Y allí estaba. La pollera negra finalizaba al culminar mis muslos cubiertos de medias negras y si, aquella remera gamuzada dejaba ver mucho más de lo que prudentemente determinaban los parámetros establecidos por qué sé yo quien... y botas negras altas, apagadas por el polvillo que sacude el intento de continuar.
Como era mi costumbre, me hallaba desprolijamente sentada en el sillón junto a la ventana. Como hipnotizada no podía dejar de observar la media corrida de mi pierna izquierda. Era la marca, la huella indeleble de lo vivido tan solo unas horas atrás.
De repente una lluvia insistió en regresarme a mi sillón golpeando fuertemente sobre la ventana. Miré hacia fuera y reparé en los árboles –dos legendarios ciruelos-. La indefensión era absoluta. Contorneados en exagerado baile, eran despojados violentamente de sus pequeñas y violáceas hojas... era casi vergonzosa la resignación ante su propia creadora: la naturaleza.
Nunca me gustó aquella palabra: resignación. Sonaba a mediocre, a perdedor, a aquel que nada hacía por mejorar su vida, por intentar sus sueños. Los personajes fantasmales de mi pasado (y presente) formaban parte de aquella palabra, habían hecho de ella una forma de vida. ¿Les dio felicidad? ¡Ya no importa! La cuestión en realidad es: ¿soy feliz? ¡Ya basta! No pienso volver realizar esa pregunta. Una pregunta estúpida, sin respuesta y que da lugar tan solo a filosofía inútil.
Me levanté bruscamente y fui al dormitorio. Comencé a revolver los cajones de la mesa de luz. ¿Quedaban cigarrillos de marihuana? Alguno debe haberse olvidado... ¡Sí! Aquí está. Y sin pensarlo mucho, lo encendí con una inspiración profunda y aquel humo perfumado inundó mis pulmones y mi cerebro de lenta ensoñación.
Traté por un momento al menos de no pensar.
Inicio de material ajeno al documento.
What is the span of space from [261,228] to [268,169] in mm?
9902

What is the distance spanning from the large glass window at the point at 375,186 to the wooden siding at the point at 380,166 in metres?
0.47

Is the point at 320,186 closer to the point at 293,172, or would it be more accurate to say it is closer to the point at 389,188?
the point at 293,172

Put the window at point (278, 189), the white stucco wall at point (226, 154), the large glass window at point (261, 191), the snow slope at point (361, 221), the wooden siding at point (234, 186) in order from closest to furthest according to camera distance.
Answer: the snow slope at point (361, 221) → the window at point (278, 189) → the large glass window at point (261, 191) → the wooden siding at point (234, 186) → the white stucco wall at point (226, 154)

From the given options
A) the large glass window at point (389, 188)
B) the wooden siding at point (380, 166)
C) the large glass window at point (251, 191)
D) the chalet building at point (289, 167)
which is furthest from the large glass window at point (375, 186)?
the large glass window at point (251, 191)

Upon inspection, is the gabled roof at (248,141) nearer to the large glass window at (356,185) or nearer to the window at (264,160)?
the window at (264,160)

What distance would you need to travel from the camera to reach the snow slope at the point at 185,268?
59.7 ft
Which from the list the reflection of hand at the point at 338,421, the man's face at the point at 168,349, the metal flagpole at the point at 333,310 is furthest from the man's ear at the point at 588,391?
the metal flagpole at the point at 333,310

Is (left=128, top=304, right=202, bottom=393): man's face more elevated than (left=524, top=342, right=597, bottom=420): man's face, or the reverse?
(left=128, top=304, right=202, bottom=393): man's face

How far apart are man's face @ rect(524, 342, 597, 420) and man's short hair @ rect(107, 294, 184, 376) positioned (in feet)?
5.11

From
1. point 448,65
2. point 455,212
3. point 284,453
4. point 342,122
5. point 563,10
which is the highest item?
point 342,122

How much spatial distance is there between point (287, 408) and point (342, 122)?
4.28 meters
Aboqué mi concentración a los efectos perjudiciales de su sabor y consciente del engaño me dejé llevar por el fantasioso bienestar.
Un poco confundida retomé mis pensamientos recostada nuevamente en el sillón y otra vez la media corrida captaba mi atención. Desenfreno. Si, esa palabra combinaba con mi vida, yo la había elegido y los errores cometidos por pasión eran perdonados. Ese era mi primer mandamiento, quizás el único.
¿Me tendría que desvestir? Sin ropa seguramente la imagen sería impactante, pero no me interesa qué piensen los demás, hoy ya no.
Inconscientemente hice aureolas con el humo y al verlas no pude evitar la regresión. Dieciséis años de inocencia y miles de vidas de deseo reprimido estallaron aquella tarde de noviembre. La virginidad tiene la maravillosa virtud de culminar algún día o por lo menos eso elegimos quienes preferimos disfrutar de la vida y el sexo nace con la vida... o tal vez es al revés... no lo sé. Pero lo importante fue mi entrega, total, abnegada por sentir fluir en las venas corporales la espiritualidad invisible del orgasmo.
Explorar las diferencias del cuerpo masculino fascinó intrigada mi contorno y la mente en remolino de imágenes jugó con mi sangre burbujeante hasta que repentinamente desapareció y solo quedó mi piel como única receptora de mensajes. Era placer, y el placer prescinde del pensamiento.
Pero bueno, en realidad las aureolas del humo me llevaron hasta allí por el cigarrillo que fumamos juntos aquel día, cuando entre risas extasiadas intentaba inútilmente copiar esos circulitos fantasmales que él lograba a la perfección.
Olvidé aquel recuerdo cuando me di cuenta que estaba insensibilizada. Creo que mi cuerpo se está durmiendo y olvida somnoliento adormecer también mi mente. Es extraño, no siento dolor, pero quizá un poco de miedo. Me transformé en solo pensamiento, no puedo hablar, moverme ni sentir.
Aún puedo ver la lluvia pero las gotas ya no golpean la ventana, caen estrepitosamente sobre mi cabeza, humedeciendo rápidamente mi oscura cabellera. Ya no veo el sillón y las medias negras no evidencian más mi descontrol, están sanas.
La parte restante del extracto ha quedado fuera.